Il tuo stile personale, il modo in cui formuli i concetti, gli esempi che scegli: questi elementi attraggono un pubblico specifico che risuona con te. Cercare di piacere a tutti produce contenuti generici che non interessano nessuno. Meglio essere rilevanti per pochi che invisibili per molti.
Come trasformare la paura in azione concreta
Il perfezionismo mascherato da preparazione è il nemico principale della visibilità online. Una strategia efficace per neutralizzarlo consiste nel partire con l'aspettativa dichiarata di commettere errori. Se dai per scontato che il primo contenuto avrà difetti, elimini la pressione paralizzante della perfezione.
Concentrati sul valore che puoi offrire piuttosto che sulla forma con cui lo presenti. Un video registrato con lo smartphone che risponde a una domanda reale del tuo pubblico vale più di una produzione patinata priva di sostanza. Le persone cercano soluzioni ai loro problemi, non spettacoli visivi.
Questo significa trascurare completamente la qualità? Ovviamente no. Se curare l'estetica ti viene naturale e non rallenta la produzione, fallo pure. Il problema sorge quando l'attenzione alla forma diventa un alibi per rimandare la pubblicazione. Se ti ritrovi a rivedere lo stesso testo per la decima volta cercando la parola perfetta, probabilmente stai procrastinando.

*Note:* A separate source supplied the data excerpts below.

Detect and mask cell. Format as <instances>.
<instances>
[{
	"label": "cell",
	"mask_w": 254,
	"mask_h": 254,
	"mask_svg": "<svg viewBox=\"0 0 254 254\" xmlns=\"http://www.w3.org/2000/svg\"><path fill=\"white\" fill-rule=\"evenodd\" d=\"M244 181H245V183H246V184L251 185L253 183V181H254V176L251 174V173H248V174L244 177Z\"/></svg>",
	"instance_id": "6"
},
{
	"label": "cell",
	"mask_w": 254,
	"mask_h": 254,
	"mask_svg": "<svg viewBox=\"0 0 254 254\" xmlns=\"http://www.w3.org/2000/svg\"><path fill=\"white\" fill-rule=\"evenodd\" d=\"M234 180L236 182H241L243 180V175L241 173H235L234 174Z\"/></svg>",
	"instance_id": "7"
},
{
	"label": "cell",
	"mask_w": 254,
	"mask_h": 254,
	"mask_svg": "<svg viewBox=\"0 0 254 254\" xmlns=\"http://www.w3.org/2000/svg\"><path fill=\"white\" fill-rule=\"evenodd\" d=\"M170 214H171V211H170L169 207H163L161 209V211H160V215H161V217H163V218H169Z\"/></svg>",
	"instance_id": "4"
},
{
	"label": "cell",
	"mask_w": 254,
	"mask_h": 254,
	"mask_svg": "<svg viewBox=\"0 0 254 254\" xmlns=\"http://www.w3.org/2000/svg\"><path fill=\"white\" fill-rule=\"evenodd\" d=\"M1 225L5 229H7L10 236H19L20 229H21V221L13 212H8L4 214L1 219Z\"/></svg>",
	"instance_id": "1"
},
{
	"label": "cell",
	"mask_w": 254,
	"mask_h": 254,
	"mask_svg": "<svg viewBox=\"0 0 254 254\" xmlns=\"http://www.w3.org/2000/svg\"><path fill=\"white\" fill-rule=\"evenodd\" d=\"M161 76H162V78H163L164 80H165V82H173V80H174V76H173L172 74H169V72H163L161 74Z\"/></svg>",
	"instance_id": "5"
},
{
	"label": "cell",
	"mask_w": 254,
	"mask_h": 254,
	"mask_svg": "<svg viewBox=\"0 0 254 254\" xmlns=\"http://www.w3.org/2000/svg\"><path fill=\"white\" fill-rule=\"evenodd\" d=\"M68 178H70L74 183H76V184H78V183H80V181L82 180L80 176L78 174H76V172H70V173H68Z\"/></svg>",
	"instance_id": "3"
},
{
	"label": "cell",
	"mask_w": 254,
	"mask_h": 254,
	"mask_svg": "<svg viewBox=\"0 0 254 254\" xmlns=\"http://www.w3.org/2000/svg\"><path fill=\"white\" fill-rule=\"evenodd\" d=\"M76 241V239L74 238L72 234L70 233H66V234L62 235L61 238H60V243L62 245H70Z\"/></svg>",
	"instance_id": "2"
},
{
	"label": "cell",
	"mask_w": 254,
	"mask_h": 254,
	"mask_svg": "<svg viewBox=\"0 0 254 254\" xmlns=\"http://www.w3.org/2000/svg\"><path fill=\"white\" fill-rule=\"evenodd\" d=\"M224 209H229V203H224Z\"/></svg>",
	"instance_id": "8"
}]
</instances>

Un piano d'azione in tre settimane
Per chi vuole uscire dallo stallo, propongo un percorso concreto. Nella prima settimana, scrivi dieci domande che i tuoi potenziali clienti ti fanno più spesso durante le sessioni o nelle conversazioni informali. Queste domande sono già argomenti per altrettanti contenuti.
Nella seconda settimana, scegli tre di queste domande e scrivi una risposta per ciascuna, come se stessi parlando direttamente a quella persona. Ogni risposta diventa un post, un articolo breve o la traccia per un video. La lunghezza ideale per iniziare sta tra le trecento e le cinquecento parole: abbastanza per sviluppare un concetto, non così tanto da scoraggiarti.
Nella terza settimana, pubblica. Scegli la piattaforma dove ti senti più a tuo agio, che sia Facebook, LinkedIn o Instagram, e condividi il primo contenuto. Poi il secondo. Poi il terzo. Osserva le reazioni, leggi i commenti, nota quali temi generano più interesse. Queste informazioni guideranno i contenuti successivi.
Il momento giusto è quello che decidi tu
Aspettare di sentirsi pronti equivale ad aspettare una condizione che non si verificherà. La prontezza arriva facendo, sbagliando, correggendo e riprovando. Ogni professionista che oggi pubblica con sicurezza ha attraversato la stessa fase di incertezza iniziale.
Il mercato del coaching online cresce ogni anno e il pubblico cerca voci autentiche che possano guidarlo. Le tue competenze, anche quelle che consideri basilari, rappresentano esattamente ciò che qualcuno sta cercando in questo momento. L'unica differenza tra te e chi già comunica online sta nella decisione di iniziare.